The Take Home: When writing an adaptation friendly book, it is essential to have at least one single, continuous, strong, independent throughline.  Keep the complexity, subplots and backstory in your work, but be sure that your main plotline and characters are strong enough to carry the day even if you drop all the subplots and side characters.

#4.Special Effects

The limit of a book’s special effects budget is the limit of the reader’s imagination.  Epic magic battles with thousands of wizards, spells flying in all directions, dragons and huge armies clashing are really cost effective in the written word, but very difficult to arrange in the real world.  If you need to repeat the scene, such as in live performance venues, it becomes even more difficult to do this without breaking the budget.  Early on in my theatrical experience, we had to pump water up into a trash can in the black box theater we were using for an effect to be used in the play.  I thought it would be as simple as running a hose from a water spigot, but to my surprise, it was much more difficult.  It gave me an appreciation for the sheer logistical and practical challenges that come with even simple special effects.

Also, successful special effects artists are frequently very, very good at their jobs.  Hand in hand with such specialized talents comes high price points.  Granted, the price is often well deserved as the results, but it’s another factor to consider.  High quality special effects aren’t easy to pull off and require specialized software and training.  Another point to consider is that through the years, audiences have come to expect what magic and other special effects should look like.  This is a huge advantage for writers, because we have access to the same media that our audience is exposed to.

Say you want to write a space battle.  Pick a few really popular movies and TV shows that feature that aspect and watch the scenes with an eye to the creative style.  Then apply that filter to your own writing.  Not only does this make your novel adaptation friendly, but it also plays on audience expectation and takes some of the burden off your prose.

The Take Home:  Despite the ease of special effects in books, real world wonders require a great deal of time, talent and effort.  Consider using the common visual forms that have already been developed by the special effects community to keep your work adaptation and audience friendly.

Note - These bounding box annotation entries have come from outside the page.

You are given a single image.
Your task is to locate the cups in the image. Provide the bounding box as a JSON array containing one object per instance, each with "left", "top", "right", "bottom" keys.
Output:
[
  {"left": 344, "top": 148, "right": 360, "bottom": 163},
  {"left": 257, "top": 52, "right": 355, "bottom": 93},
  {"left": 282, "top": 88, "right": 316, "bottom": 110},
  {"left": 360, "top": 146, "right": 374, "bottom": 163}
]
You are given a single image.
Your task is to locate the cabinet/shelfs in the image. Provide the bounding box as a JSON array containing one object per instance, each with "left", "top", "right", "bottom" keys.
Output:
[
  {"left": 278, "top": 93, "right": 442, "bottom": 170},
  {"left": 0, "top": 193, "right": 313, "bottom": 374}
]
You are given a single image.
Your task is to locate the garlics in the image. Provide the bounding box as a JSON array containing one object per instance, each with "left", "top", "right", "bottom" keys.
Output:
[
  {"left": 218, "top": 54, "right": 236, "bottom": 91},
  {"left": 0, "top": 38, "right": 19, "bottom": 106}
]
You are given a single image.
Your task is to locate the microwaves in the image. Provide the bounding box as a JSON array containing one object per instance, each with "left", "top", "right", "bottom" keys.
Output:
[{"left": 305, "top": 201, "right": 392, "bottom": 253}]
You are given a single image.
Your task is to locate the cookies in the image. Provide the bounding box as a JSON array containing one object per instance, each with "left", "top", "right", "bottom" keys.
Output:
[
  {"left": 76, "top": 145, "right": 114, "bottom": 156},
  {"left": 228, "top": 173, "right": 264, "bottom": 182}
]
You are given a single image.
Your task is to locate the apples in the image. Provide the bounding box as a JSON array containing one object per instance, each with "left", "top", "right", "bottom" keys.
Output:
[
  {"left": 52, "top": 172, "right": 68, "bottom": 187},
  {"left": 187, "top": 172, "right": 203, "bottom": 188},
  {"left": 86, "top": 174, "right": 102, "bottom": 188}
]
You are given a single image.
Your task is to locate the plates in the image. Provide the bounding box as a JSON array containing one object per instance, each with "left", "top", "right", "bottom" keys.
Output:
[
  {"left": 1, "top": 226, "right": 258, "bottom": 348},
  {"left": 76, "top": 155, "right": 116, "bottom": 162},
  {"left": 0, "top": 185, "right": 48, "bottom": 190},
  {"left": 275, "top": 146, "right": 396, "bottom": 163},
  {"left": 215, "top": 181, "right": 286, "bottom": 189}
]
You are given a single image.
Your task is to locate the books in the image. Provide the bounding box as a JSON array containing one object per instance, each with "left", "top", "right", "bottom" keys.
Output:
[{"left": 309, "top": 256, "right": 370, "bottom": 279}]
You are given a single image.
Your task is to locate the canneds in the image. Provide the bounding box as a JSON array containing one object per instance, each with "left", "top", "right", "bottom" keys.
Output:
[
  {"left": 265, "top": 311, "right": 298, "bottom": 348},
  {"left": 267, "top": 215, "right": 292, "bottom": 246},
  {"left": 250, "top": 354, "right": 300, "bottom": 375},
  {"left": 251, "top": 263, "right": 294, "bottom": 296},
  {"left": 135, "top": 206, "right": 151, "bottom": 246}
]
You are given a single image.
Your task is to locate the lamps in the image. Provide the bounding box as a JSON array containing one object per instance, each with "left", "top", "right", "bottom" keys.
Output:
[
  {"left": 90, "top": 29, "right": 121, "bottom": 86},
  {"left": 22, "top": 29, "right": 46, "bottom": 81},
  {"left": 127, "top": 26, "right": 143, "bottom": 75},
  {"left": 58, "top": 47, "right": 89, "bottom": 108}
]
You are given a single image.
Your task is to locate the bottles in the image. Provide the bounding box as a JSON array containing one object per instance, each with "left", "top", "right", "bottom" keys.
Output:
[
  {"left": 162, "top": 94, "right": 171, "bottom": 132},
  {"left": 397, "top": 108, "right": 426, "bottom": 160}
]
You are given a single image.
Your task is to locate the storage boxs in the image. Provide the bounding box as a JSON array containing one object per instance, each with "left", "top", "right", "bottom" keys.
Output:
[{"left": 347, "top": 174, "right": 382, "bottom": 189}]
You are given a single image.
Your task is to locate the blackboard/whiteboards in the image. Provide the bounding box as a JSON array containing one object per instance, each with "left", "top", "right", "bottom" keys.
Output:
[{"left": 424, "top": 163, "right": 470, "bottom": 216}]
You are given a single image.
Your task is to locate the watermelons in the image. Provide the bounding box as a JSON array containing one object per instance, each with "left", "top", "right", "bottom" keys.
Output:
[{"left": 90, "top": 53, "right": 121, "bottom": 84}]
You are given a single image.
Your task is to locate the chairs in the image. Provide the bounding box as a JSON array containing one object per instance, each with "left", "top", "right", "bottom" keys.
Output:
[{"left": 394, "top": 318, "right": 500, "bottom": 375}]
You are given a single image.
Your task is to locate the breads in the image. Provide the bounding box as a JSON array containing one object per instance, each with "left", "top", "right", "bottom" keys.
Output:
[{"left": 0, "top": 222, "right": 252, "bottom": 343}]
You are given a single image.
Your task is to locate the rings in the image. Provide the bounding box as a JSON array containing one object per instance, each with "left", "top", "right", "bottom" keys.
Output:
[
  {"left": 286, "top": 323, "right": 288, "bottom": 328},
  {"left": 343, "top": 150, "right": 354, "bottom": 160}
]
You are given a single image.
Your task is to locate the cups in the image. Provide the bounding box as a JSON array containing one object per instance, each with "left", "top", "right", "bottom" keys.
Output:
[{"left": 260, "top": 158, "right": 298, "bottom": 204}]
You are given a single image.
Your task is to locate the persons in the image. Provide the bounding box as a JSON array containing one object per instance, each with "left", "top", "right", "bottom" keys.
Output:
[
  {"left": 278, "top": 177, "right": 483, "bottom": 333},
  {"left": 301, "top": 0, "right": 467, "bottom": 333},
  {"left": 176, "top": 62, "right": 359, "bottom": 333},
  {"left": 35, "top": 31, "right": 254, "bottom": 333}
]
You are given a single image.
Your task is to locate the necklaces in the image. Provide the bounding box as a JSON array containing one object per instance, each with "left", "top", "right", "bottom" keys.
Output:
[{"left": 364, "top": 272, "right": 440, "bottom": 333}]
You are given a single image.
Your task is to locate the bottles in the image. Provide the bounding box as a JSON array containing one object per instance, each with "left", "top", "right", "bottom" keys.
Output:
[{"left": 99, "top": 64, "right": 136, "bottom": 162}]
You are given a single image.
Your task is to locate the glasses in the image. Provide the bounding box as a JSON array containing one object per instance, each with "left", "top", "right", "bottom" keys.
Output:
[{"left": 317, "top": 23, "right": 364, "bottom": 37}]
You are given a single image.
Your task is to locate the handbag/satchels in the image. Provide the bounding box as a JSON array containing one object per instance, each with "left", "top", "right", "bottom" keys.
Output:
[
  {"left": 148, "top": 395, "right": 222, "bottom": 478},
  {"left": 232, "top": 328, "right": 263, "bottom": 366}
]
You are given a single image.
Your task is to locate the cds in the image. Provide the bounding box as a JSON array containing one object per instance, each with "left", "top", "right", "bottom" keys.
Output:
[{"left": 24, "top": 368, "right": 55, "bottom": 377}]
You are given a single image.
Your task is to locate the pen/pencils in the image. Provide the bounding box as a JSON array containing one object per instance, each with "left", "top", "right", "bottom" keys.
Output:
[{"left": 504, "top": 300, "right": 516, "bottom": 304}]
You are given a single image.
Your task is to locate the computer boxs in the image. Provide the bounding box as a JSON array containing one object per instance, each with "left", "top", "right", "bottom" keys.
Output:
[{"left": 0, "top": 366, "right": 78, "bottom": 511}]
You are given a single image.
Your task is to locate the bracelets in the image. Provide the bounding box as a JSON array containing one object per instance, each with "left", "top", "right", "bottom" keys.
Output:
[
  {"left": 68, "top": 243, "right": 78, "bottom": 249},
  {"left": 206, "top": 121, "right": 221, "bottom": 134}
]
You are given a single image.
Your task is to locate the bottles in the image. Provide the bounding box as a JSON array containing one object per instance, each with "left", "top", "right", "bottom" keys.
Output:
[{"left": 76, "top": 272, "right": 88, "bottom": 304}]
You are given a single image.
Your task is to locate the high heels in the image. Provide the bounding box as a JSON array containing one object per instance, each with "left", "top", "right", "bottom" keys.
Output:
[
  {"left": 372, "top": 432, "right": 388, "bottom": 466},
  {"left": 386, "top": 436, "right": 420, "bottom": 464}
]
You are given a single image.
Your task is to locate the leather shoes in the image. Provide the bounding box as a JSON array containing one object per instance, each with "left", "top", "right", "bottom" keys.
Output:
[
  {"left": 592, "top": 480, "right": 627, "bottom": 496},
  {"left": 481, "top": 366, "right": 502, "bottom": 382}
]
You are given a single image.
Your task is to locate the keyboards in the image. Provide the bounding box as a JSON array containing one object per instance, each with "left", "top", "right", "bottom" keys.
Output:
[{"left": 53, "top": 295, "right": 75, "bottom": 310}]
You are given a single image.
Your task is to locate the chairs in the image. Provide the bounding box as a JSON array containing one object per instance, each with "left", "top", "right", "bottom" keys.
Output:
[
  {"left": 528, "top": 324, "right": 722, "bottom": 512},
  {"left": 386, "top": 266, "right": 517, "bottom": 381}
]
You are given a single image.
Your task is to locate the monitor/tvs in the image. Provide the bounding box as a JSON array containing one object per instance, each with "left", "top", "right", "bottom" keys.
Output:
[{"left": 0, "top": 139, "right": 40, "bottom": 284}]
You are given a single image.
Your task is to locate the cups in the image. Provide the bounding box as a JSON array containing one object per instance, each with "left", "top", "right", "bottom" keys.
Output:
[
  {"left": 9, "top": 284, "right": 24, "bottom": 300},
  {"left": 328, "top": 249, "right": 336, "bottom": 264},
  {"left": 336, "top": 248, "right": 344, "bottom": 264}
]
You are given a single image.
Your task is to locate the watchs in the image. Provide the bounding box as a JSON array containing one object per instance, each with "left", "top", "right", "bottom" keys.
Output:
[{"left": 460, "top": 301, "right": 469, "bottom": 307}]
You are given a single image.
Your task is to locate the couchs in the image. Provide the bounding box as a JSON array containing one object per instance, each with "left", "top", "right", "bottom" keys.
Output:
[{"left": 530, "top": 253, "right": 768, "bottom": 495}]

#3. Spatial and Temporal Limitations

A skilled writer can tell a story with numerous exotic locations, spanning multiple generations or cover huge amounts of time.  Movies must pick a limited number of locations and a shorter time frame.  I remember reading One Hundred Years of Solitude by Gabriel Garcia Marquez in high school and having to stop to create massive family trees and pages of timeline to make sense of how everything related to everything else.  It was interesting and frustrating to try to dissect, but because of the necessity of all that effort, that book would be ineffective as a movie without significant work by a talented screenwriter.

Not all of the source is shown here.